The reproducibility-optimization procedure ROTS enables the selection of a suitable gene ranking statistic directly from the given dataset. The statistic is optimized among a family of t-type statistics, two special cases of which are the ordinary t-statistic and the signal log-ratio. The optimality is defined in terms of maximal overlap of top-ranked genes in group-preserving bootstrap datasets. Importantly, besides the group labels, no a priori information about the properties of the data is required and no fixed cutoff for the gene rankings needs to be specified. For more details about the reproducibility-optimization procedure, see Elo et al. (2008).
The user is given the option to adjust the largest top list size considered in the reproducibility calculations, since lowering this size can markedly reduce the computation time. In general, we recommend using a size of several thousands.
ROTS assumes that the expression data do not contain any missing values. In case of missing data entries, we recommend to impute them using, e.g., the K-nearest neighbour imputation.
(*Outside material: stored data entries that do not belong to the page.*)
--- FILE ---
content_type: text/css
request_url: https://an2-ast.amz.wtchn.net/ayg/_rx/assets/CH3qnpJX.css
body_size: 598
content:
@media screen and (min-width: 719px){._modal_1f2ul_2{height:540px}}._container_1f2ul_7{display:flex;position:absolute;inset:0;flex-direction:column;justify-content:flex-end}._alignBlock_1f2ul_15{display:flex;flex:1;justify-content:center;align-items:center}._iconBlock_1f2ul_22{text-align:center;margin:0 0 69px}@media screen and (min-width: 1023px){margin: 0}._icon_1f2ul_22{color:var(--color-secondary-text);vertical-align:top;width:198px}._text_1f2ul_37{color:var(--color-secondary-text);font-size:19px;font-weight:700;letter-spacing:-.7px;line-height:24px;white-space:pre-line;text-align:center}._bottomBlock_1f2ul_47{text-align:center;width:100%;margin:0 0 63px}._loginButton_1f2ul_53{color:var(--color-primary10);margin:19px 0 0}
The false discovery rate (FDR) for the optimized test statistic is calculated by permuting the sample labels. The results for all the genes can be obtained by setting the FDR cutoff to 1.
A text file containing the gene expression values, the values of the optimized ROTS-statistic for the genes and the corresponding FDR-values. A separate text file containing the optimized parameters and the corresponding reproducibility values.
Please cite the following article, if you use ROTS:
Elo, L.L., Filén, S., Lahesmaa, R. and Aittokallio, T. (2008) Reproducibility-optimized test statistic for ranking genes in microarray studies. IEEE/ACM Transactions on Computational Biology and Bioinformatics 5: 423-431.